July 16th, 2004 · No Comments

Katherine had one recently. I had one last night. I’m afraid to describe the details, as if the power of putting the words on a page will bring my nightmare into being. It’s been a while since I’ve had a dream that seemed as real, making me wake up early in the morning, making me wonder whether I should check the girls in their room. I lay in bed and prayed, afraid to fall asleep and re-enter the terror.

When I think about my dream in the daylight, I see clues that tell me it wasn’t true. For example, why was Denzel Washington standing on the sidewalk? But in the midst of the nightmare I was too scared to laugh at the strangeness of the signs. My grief and pain overwhelmed my rationality.

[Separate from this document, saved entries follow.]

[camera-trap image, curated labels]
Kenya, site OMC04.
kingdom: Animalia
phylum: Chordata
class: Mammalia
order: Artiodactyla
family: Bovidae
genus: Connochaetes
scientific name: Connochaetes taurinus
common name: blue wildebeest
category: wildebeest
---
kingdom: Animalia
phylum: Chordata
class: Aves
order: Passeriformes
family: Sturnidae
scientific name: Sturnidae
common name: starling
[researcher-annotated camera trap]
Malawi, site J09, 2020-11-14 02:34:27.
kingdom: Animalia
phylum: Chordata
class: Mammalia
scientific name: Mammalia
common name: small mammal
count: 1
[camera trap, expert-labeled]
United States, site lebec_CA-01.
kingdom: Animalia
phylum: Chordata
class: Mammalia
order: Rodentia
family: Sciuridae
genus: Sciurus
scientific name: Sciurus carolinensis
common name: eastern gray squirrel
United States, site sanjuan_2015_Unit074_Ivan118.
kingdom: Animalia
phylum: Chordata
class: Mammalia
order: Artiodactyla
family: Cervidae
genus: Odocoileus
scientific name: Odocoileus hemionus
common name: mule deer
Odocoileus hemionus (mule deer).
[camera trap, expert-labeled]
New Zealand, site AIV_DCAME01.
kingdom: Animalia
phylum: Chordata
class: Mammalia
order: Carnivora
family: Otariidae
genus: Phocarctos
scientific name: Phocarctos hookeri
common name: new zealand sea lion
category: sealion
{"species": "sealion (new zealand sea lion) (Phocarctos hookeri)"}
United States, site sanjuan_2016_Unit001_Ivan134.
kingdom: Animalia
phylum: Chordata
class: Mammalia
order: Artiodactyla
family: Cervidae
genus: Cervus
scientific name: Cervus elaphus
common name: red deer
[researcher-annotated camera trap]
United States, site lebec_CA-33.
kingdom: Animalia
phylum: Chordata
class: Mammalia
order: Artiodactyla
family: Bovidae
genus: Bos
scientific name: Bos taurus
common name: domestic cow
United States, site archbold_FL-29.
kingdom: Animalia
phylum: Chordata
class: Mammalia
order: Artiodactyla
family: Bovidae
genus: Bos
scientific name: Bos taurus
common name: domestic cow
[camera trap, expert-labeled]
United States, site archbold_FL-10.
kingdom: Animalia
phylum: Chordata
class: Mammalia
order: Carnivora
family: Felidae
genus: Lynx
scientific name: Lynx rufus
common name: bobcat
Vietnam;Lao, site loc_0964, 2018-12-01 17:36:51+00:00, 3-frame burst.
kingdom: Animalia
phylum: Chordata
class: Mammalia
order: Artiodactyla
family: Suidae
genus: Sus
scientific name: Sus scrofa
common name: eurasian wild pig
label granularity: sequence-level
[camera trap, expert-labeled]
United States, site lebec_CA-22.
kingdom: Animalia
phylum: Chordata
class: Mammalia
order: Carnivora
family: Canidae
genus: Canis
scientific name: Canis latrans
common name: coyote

I think this is one of the first nightmares I’ve had that has involved me as a mom. When I was pregnant I would dream about the delivery and the new baby. But I don’t think I’ve had such torture in my sleep in my role as a mom. In my dream I was alone in an awful situation, away from Ted and the rest of the family, making desperate calls on my cell phone (recalling the number of a good friend in CA). When I woke in the morning, my eyes had a hard time adjusting to the day, but I wondered whether it was because I had been crying in my sleep.

When the girls got up, I was happy to see them, even if I did have to clean up something on the bathroom floor for one of them. The phrase “every parent’s nightmare” is a cliche used to describe a number of life situations, and this morning, I was glad to realize that my nightmare was literally a nightmare and nothing more.

Yet I suspect that having nightmares about my children is part of motherhood. It’s probably normal. I imagine that every parent has nightmares. After all, we have enormous emotional and psychological energy invested in our progeny. We love our children. We have hopes for them. We have dreams.